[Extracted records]

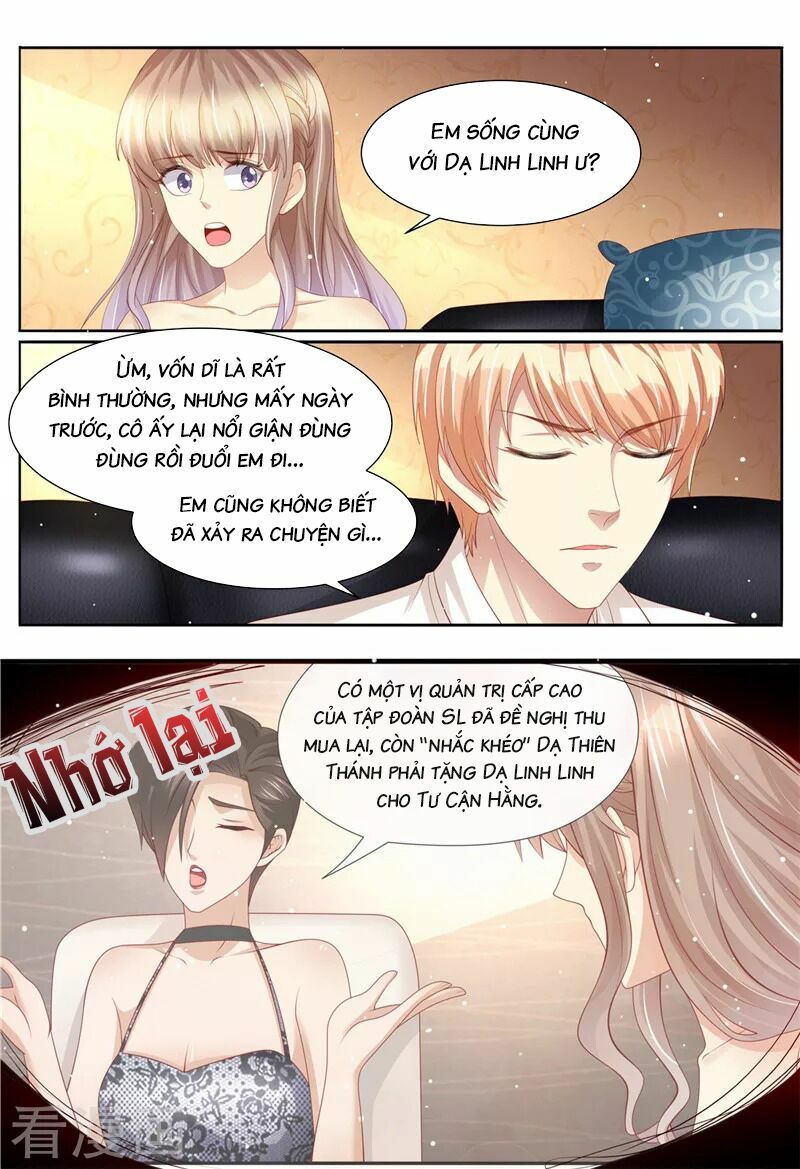 Cưng Chiều Vợ Yêu: Chapter 222
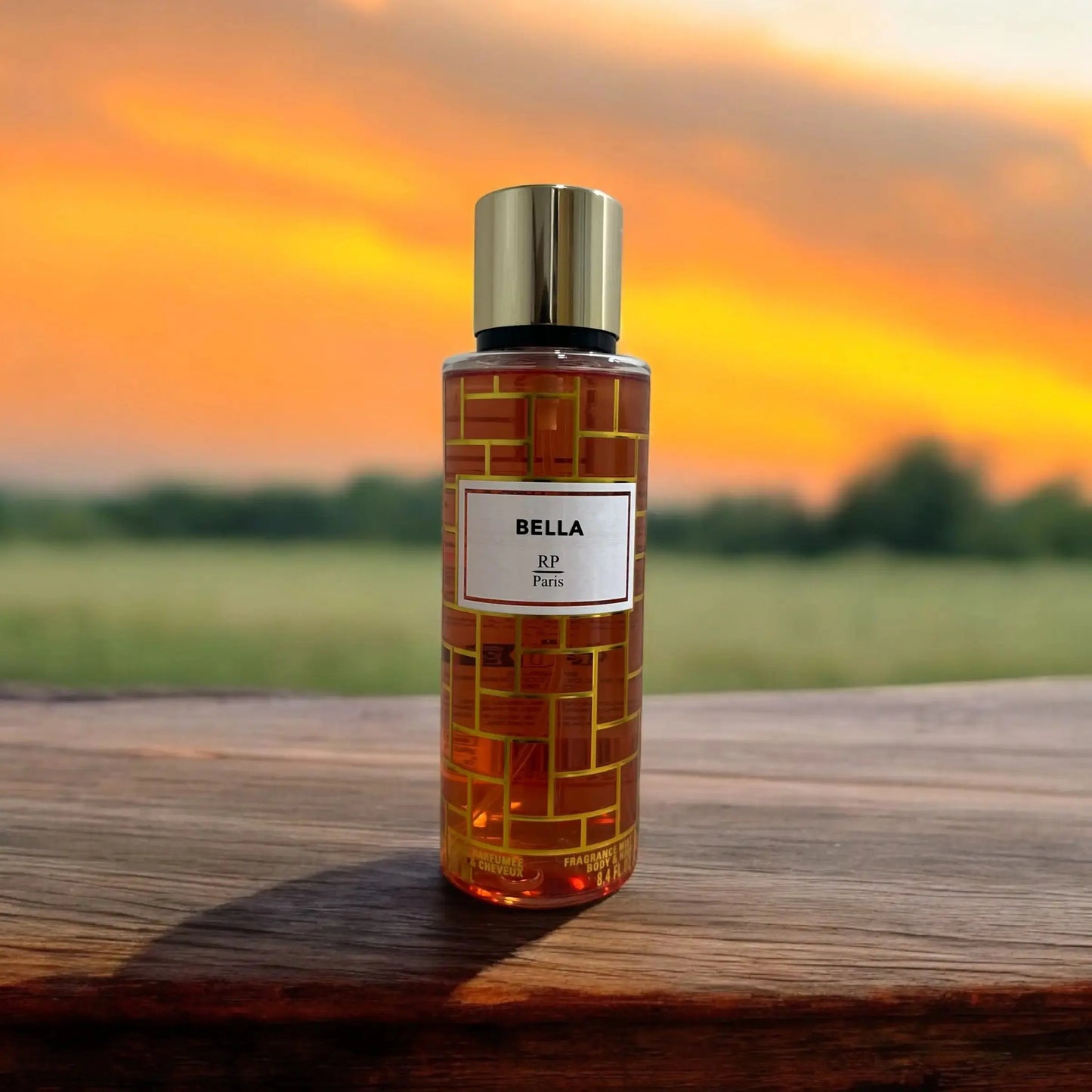 Brume Bella - RP Paris Sentoria Parfums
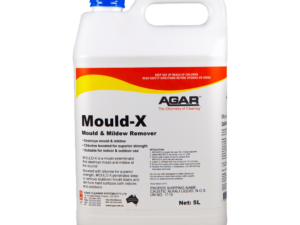 Agar Mould-X / 5ltr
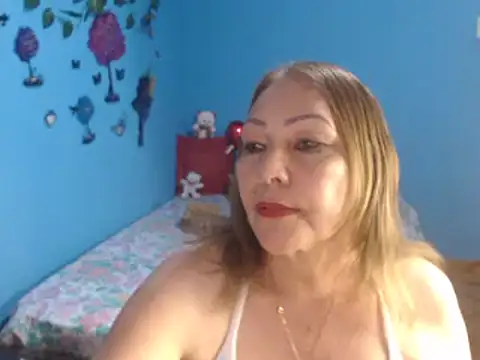 milfeddy  online show from 25, 1, 2025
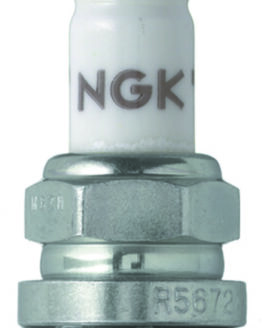 NGK Racing Spark Plug (R5672A-8)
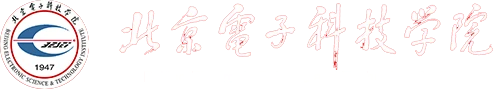 Beijing Electronic Science and Technology Institute logo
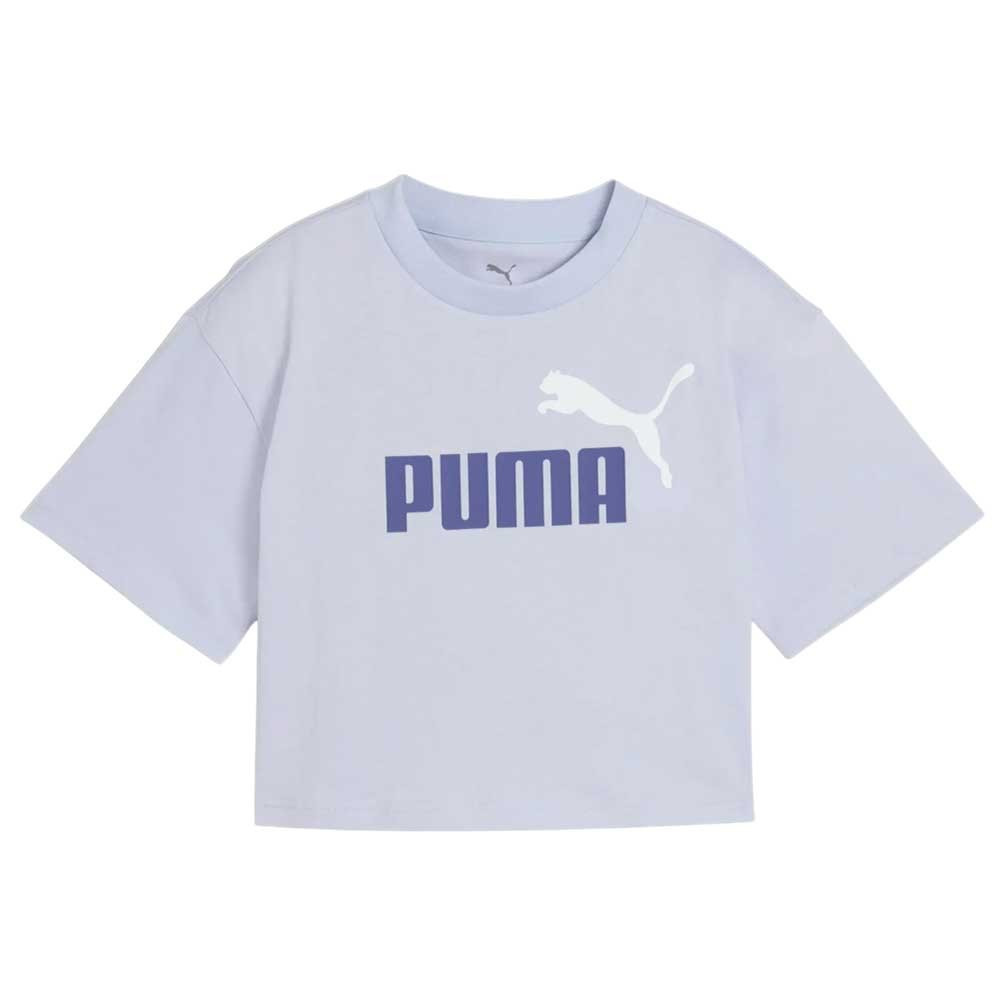 CAMISETA PUMA ESSENTIAL 686071-47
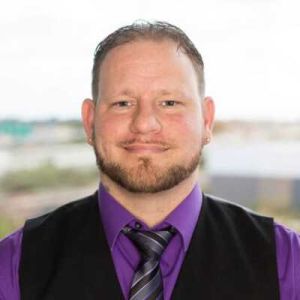 Todd Hoher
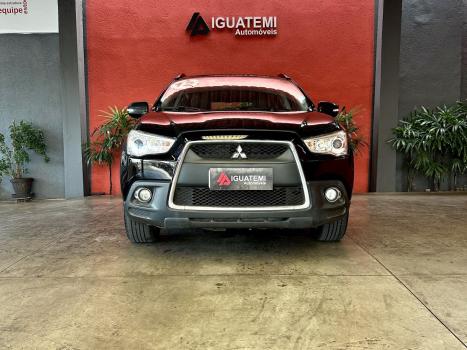 MITSUBISHI ASX 2.0 16V 4P AUTOMTICO, Foto 20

TASK GOAL: Every record, word for word, should be given back without its pictures.

RESPONSE BELOW:
 Cưng Chiều Vợ Yêu: Chapter 222
 Brume Bella - RP Paris Sentoria Parfums
 Agar Mould-X / 5ltr
 milfeddy  online show from 25, 1, 2025
 NGK Racing Spark Plug (R5672A-8)
 Beijing Electronic Science and Technology Institute logo
 CAMISETA PUMA ESSENTIAL 686071-47
 Todd Hoher
 MITSUBISHI ASX 2.0 16V 4P AUTOMTICO, Foto 20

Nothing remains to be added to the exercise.